Para aumentar el daño, al robo del vehículo había que añadirle el de un valioso objeto que la furgoneta guardaba en su interior: una máquina con finísimas hojas de sierra que Clemente utilizaba para cortar en trozos la merluza, la pota, el bacalao, los calamares y el resto de los productos congelados que sus clientes le compraban dos veces por semana.
Suso notó que la boca se le quedaba sin saliva. Recordó la desagradable conversación con el forense de Pamplona. Al preguntarle por el tipo de corte que había decapitado a Mauro, el forense respondió sin vacilar: «El del pez espada congelado, o la rosada o el fletán». Maldita sea, le habían dado la solución a las primeras de cambio, y él había tenido que esperar a que el bumerán estuviera de regreso para darse cuenta.
Buscó un vaso de agua con el que enjuagarse la boca y como no lo encontró corrió hasta el cuarto de baño y bebió con ansiedad del grifo. Algún hijo de puta había confundido a Mauro Andrade con un calamar gigante.
Regresó a la cama y se tumbó sobre las sábanas desordenadas y todavía tibias. Notaba el agua inflamándole el estómago, y la sentía moverse a derecha e izquierda. Su barriga era ahora como la bodega repleta de un pesquero que atracara en el puerto de Muxía.

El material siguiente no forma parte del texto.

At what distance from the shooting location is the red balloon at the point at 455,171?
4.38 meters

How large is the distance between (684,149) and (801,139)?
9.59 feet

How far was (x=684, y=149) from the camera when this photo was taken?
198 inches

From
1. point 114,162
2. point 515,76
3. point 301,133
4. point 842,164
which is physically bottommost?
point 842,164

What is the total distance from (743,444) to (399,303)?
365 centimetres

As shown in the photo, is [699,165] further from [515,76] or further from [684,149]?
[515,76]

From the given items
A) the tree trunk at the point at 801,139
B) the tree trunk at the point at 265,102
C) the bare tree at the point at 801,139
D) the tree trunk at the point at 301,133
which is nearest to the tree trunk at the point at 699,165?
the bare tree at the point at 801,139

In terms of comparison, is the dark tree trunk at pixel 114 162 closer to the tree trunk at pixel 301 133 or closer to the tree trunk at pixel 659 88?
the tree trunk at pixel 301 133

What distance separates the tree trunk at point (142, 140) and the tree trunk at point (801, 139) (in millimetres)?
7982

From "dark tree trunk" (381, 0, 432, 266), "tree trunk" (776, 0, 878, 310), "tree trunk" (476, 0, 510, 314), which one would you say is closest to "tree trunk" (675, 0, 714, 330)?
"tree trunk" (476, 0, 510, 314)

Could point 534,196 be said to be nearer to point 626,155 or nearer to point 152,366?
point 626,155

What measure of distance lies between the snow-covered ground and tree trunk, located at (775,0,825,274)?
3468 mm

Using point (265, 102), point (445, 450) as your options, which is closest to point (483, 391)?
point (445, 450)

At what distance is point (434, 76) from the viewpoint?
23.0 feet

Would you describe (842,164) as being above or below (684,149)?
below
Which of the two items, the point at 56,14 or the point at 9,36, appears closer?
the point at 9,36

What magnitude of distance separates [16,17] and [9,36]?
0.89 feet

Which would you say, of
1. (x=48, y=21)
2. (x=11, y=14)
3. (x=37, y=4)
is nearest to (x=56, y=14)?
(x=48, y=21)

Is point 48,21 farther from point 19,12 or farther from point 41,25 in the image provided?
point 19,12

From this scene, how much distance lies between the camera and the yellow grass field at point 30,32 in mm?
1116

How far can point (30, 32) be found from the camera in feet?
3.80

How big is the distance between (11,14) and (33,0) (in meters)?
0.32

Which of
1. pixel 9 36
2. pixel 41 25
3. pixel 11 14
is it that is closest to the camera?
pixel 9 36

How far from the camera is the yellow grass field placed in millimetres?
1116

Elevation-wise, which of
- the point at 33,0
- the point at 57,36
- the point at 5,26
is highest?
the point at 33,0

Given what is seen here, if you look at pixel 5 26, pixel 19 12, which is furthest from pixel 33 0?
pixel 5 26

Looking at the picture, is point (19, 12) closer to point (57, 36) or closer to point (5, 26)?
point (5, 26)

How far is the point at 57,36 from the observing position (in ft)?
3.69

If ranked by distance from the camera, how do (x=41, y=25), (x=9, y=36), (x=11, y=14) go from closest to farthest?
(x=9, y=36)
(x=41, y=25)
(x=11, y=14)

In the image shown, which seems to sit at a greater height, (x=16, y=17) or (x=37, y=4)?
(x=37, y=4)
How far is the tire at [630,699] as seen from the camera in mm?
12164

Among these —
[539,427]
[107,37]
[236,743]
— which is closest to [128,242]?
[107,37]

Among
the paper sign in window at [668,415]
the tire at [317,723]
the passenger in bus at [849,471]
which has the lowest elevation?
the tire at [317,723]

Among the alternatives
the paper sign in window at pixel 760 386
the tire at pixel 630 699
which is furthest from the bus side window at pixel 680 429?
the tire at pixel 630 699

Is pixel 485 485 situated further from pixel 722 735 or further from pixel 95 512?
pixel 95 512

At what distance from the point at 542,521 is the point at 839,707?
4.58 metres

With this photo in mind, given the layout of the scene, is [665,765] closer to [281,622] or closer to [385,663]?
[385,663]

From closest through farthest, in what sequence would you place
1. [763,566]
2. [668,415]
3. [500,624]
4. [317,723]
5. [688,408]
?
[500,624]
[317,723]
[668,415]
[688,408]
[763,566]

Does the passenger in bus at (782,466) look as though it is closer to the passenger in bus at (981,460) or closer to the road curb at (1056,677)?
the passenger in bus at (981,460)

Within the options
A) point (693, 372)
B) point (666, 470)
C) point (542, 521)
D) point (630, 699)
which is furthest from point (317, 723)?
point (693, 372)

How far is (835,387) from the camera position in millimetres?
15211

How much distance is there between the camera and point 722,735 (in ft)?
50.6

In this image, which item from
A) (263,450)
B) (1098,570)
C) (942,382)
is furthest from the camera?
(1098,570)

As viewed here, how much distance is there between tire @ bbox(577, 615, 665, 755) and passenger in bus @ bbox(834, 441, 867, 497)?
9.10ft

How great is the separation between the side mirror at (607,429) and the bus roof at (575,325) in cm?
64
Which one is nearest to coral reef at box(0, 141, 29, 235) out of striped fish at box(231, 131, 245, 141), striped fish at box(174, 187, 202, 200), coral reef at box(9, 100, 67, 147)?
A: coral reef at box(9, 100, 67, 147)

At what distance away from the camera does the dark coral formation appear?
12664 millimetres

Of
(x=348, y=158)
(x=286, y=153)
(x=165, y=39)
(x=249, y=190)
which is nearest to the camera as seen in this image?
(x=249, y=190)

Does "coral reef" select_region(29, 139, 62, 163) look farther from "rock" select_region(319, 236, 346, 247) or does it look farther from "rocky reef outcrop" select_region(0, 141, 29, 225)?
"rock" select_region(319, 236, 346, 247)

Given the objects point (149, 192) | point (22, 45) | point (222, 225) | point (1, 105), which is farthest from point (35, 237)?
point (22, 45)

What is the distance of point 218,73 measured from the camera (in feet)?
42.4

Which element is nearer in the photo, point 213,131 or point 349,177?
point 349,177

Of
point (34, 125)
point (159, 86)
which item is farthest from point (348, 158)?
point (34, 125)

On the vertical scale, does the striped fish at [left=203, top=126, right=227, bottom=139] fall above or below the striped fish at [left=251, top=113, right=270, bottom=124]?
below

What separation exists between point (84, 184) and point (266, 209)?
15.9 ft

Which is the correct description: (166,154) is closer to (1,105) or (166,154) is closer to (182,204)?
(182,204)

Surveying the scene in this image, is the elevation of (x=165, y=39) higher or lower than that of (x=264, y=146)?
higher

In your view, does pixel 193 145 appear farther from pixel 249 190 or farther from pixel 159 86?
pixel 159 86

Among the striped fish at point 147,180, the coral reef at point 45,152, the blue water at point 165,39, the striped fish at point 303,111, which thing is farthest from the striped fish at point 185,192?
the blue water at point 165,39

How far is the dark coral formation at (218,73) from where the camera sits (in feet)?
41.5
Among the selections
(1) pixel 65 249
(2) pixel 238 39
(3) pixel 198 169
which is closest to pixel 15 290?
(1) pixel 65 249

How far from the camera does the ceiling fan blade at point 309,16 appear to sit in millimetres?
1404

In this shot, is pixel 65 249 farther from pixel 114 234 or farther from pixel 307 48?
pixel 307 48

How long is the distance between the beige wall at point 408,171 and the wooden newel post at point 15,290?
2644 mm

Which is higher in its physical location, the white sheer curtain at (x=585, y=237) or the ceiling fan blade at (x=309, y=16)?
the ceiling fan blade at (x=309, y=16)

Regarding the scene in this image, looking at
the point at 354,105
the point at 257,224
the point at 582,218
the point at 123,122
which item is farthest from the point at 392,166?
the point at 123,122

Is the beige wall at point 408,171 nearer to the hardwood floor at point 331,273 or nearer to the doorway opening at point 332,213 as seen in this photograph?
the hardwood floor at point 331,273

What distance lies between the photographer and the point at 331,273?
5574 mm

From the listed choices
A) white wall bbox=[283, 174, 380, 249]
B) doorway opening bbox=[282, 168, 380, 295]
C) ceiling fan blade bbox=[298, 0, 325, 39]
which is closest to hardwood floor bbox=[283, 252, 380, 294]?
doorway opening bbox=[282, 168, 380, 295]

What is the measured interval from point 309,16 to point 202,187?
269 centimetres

Con toda seguridad Clemente Vázquez sería un hombre honrado, un esforzado trabajador que se mantenía a base de sacrificios e ingentes madrugones, un hombre humilde que compraba barato en la lonja y vendía por los pueblos de manera ambulante lo justo para sacarse unos cuartos. Pero a Clemente Vázquez alguien le había robado la furgoneta, y no precisamente porque fuera una furgoneta frigorífica, de esas que debía de haber a patadas por toda la Costa da Morte; al honrado comerciante Clemente Vázquez le habían robado la furgoneta porque en su interior había una poderosa máquina con cuchillas aserradas capaz de cortar productos congelados.
El detalle no era baladí. ¿Cuántas personas sabrían que Clemente Vázquez guardaba en su furgoneta aquella máquina? Sus clientes, seguro, también sus amigos y la gente del puerto. El círculo se iba cerrando.